__Görev Tanımı__: Aşağıdaki hakiki benlik üzerine olan metni, tek bir karakterini bile değiştirmeden baştan sona yeniden üretin.

__Çıkarılan Metin__:
━━━━━━
Cafe Quartet / Karşıyaka
" Gerçek doğanız derinlerinizde saklı değil, sizden ölçülemeyecek kadar yukarıdadır ya da en azından bulunduğunuzu sandığınız yerden yukarıdadır. " Hakiki benlik, salıverilecek bir baskıdan ziyade gerçekleştirilecek bir "görevdir" . İnsan, görevini keşfetmek için "şu ana kadar hakikaten neyi sevdiğini" sormalıdır; bir başka deyişle, onun "ruhunu göğe yükselten" nedir?"
***
"Şunu ya da bunu ardımızda bırakarak veya onu unutarak hakiki benliğimizi bulacağımız varsayımı efsaneden ibarettir. Bu yolla kendimizi tekrar sonsuza dönmüş olarak buluruz. Onun yerine kendimizi yaratmalıyız, tüm unsurlarımızı biçimlendirmeliyiz -işimiz budur. Daima bir heykeltıraş olmalıyız! Üretken bir insan olmalıyız! Bilgiyle değil pratikle bunu yapmalıyız ve böylece kendimiz [rol] model[i] olmalıyız! [Kendini] tanıma bir yöntem olarak en iyisidir."
━━━━━━
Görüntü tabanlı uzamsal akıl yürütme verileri
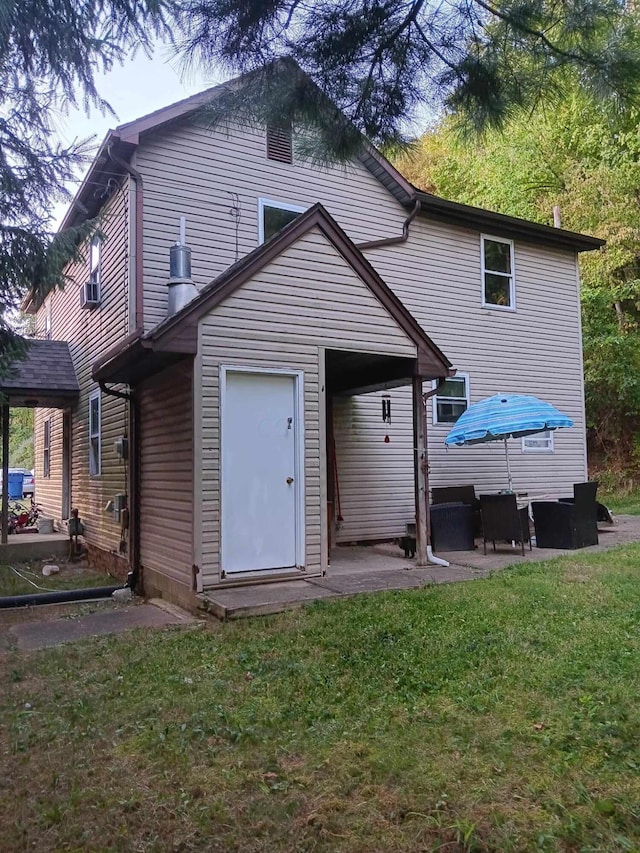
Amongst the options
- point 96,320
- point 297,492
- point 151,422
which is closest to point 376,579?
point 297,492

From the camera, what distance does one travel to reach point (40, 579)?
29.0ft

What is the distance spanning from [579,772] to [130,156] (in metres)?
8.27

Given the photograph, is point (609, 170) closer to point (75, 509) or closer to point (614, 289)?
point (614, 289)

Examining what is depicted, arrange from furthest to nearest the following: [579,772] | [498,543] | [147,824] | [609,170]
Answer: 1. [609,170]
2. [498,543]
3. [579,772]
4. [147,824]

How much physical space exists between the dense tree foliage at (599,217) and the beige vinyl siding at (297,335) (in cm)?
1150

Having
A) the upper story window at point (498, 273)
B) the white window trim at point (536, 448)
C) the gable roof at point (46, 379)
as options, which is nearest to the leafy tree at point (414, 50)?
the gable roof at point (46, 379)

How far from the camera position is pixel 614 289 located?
━━━━━━
__Göreve Yanıt__:
Cafe Quartet / Karşıyaka
" Gerçek doğanız derinlerinizde saklı değil, sizden ölçülemeyecek kadar yukarıdadır ya da en azından bulunduğunuzu sandığınız yerden yukarıdadır. " Hakiki benlik, salıverilecek bir baskıdan ziyade gerçekleştirilecek bir "görevdir" . İnsan, görevini keşfetmek için "şu ana kadar hakikaten neyi sevdiğini" sormalıdır; bir başka deyişle, onun "ruhunu göğe yükselten" nedir?"
***
"Şunu ya da bunu ardımızda bırakarak veya onu unutarak hakiki benliğimizi bulacağımız varsayımı efsaneden ibarettir. Bu yolla kendimizi tekrar sonsuza dönmüş olarak buluruz. Onun yerine kendimizi yaratmalıyız, tüm unsurlarımızı biçimlendirmeliyiz -işimiz budur. Daima bir heykeltıraş olmalıyız! Üretken bir insan olmalıyız! Bilgiyle değil pratikle bunu yapmalıyız ve böylece kendimiz [rol] model[i] olmalıyız! [Kendini] tanıma bir yöntem olarak en iyisidir."